Valores são o posicionamento que uma pessoa assume sobre aspectos chave da sua vida, e cujo peso é muito maior do que aquele que se pode atribuir à opinião. Os valores estão imbricados em muitas áreas da vida diária, e são uma das razões mais básicas pelas quais as pessoas assumem um compromisso sólido e duradouro. Assim, uma análise de nossas convicções mais profundas nos permitirá delinear um plano de vida consistente com elas, trazendo um senso de congruência.

Quando as pessoas fazem algo que vai contra seus valores, ocorre uma dissonância cognitiva: um confronto difícil entre o que achamos certo e a forma como agimos, o que pode levar à culpa e à angústia. Não é raro que pessoas que agem em oposição aos seus valores se sintam realmente mal com isso, resultando numa sensação de perda a médio e longo prazo.

Isto deve-se muitas vezes à assunção de valores que não são realmente nossos, nem são experimentados como tal, mas que foram impostos por outros no decurso do nosso desenvolvimento individual.
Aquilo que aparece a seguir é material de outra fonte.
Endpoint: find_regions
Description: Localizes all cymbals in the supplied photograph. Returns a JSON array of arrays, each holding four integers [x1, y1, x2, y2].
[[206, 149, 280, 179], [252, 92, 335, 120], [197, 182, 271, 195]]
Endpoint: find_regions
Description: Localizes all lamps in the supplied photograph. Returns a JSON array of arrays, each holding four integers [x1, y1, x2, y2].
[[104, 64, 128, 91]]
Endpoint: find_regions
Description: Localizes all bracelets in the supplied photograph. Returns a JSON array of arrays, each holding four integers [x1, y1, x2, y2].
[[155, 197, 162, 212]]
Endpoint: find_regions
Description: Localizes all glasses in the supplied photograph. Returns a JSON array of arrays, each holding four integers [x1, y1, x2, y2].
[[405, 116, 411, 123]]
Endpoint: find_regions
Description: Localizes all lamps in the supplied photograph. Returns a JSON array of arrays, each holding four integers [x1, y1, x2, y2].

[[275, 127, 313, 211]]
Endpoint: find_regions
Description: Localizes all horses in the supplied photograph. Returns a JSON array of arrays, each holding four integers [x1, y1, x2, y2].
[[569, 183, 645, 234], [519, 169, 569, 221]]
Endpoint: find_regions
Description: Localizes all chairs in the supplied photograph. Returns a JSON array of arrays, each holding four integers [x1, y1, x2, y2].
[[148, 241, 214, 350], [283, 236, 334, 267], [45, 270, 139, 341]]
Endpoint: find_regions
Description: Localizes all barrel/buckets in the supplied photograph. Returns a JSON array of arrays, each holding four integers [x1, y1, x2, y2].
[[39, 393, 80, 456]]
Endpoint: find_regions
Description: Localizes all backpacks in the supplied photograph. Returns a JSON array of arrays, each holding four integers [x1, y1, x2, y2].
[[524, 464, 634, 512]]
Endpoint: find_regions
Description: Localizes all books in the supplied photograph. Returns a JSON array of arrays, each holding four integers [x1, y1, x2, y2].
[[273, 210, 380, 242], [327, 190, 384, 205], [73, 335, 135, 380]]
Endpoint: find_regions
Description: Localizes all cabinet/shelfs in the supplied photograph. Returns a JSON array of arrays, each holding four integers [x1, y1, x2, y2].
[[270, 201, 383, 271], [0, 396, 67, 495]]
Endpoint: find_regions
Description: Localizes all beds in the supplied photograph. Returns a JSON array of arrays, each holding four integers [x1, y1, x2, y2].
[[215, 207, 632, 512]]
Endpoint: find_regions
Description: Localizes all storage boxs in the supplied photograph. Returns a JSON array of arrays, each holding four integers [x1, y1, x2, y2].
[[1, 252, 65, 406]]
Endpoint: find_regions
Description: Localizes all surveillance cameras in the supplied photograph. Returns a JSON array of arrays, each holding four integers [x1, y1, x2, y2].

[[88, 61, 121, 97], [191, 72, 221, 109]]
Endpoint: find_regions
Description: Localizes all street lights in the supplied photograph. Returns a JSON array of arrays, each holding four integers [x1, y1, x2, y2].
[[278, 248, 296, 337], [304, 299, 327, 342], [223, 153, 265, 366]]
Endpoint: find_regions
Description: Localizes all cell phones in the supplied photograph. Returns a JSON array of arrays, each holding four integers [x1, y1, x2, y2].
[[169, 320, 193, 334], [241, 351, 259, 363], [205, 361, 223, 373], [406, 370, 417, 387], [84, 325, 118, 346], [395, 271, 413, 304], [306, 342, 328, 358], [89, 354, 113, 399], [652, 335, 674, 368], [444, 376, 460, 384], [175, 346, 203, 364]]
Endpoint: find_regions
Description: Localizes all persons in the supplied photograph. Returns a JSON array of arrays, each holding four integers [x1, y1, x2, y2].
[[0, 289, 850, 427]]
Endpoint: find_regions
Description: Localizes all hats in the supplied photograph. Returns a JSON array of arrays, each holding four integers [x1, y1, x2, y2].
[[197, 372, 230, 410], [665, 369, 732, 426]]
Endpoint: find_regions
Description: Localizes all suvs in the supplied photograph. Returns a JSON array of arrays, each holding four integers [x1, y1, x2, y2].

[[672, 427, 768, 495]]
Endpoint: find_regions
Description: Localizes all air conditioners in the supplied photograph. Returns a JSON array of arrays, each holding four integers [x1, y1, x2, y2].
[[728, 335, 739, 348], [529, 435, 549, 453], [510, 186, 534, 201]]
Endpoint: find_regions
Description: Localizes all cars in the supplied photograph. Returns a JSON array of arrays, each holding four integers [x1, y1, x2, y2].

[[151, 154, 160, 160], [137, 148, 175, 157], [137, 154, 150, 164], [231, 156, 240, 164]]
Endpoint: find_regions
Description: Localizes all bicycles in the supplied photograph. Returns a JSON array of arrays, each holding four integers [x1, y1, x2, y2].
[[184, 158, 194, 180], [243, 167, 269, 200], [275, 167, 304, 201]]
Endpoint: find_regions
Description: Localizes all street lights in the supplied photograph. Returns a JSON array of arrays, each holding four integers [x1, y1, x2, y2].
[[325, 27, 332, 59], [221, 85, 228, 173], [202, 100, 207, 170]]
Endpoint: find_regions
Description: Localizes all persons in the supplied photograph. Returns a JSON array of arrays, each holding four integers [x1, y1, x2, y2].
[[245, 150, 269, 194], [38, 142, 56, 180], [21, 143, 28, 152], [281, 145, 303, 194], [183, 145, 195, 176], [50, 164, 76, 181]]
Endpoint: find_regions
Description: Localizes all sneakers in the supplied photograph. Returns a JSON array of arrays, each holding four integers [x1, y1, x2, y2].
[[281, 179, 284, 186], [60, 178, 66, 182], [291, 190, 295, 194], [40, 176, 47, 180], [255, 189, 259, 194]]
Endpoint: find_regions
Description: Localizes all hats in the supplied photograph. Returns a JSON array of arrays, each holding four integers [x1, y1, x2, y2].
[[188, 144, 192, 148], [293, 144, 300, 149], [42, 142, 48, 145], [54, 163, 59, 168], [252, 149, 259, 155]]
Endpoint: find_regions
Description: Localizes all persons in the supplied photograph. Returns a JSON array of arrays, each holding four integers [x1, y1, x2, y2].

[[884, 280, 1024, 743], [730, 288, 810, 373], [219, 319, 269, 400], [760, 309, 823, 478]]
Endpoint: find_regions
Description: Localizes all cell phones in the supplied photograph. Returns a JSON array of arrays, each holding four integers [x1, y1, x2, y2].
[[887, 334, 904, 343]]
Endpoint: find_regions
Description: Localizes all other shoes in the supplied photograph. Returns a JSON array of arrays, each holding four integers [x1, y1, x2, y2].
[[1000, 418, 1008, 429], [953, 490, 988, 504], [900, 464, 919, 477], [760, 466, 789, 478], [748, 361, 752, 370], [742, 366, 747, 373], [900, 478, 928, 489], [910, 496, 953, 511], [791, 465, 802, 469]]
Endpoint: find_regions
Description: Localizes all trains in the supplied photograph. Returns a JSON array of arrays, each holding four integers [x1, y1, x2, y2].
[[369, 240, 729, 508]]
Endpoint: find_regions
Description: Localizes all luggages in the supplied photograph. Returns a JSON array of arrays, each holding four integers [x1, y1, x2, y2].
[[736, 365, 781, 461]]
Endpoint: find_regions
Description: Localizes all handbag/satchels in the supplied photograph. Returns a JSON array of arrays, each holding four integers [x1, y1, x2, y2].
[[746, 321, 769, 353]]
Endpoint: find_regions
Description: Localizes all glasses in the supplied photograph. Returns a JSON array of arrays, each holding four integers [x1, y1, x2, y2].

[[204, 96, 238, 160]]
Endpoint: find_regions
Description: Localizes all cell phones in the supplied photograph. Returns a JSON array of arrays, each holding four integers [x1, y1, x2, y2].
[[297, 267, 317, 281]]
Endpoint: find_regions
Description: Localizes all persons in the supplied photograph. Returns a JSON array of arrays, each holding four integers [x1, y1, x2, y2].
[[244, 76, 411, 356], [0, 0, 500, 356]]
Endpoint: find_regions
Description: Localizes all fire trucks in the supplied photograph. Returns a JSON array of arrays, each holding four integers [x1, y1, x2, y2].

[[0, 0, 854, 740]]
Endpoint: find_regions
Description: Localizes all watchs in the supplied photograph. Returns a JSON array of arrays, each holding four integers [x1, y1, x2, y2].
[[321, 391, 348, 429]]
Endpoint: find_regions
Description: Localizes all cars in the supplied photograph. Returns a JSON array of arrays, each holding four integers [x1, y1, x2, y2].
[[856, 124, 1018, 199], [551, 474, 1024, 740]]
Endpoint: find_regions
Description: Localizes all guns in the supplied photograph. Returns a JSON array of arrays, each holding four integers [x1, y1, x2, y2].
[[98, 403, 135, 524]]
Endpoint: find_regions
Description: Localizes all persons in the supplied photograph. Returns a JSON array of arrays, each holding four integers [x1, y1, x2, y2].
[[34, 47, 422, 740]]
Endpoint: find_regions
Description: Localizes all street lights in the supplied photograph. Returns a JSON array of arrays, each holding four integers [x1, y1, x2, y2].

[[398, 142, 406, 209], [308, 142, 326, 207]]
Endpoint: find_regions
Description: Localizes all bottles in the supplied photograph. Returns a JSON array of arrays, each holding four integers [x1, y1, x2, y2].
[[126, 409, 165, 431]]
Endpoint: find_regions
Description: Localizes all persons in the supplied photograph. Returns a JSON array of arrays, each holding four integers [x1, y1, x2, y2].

Neste caso, é possível que o rumo da nossa vida satisfaça as exigências do ambiente social, enquanto os nossos são dolorosamente ofuscados. Não é fácil detectar esta circunstância, que muitas vezes é vivida como uma espécie de vazio existencial.

Como posso proceder?

Quando todos os passos anteriores tiverem sido esclarecidos, estamos em melhor posição para elaborar um plano de vida adequado, que deve ter as seguintes características fundamentais: deve respeitar o estado actual das coisas, satisfazer as necessidades reais, ser composto de realizações realizáveis e coincidir com os nossos valores. Com tudo isso, estaremos prontos não só para desenhá-lo, mas também para colocá-lo em ação.

Ainda o plano de vida é composto de pequenas coisas, cujo efeito cumulativo é o que o coloca no caminho das grandes ações que se aproximam no horizonte como uma promessa resolúvel. É importante persistir em nossos esforços e ser flexível diante das mudanças que surgem, pois um projeto desta magnitude está sujeito à evolução das necessidades de cada etapa do ciclo de vida.

Finalmente, também é importante aprender a renunciar. A vida está sujeita a encontros, reencontros e perdas; e todos eles devem ser integrados no pentagrama sobre o qual ela corre. Renunciar ao que nos magoa, ou ao que nos impede de avançar, pode ser tão difícil como encontrar o que nos faz felizes.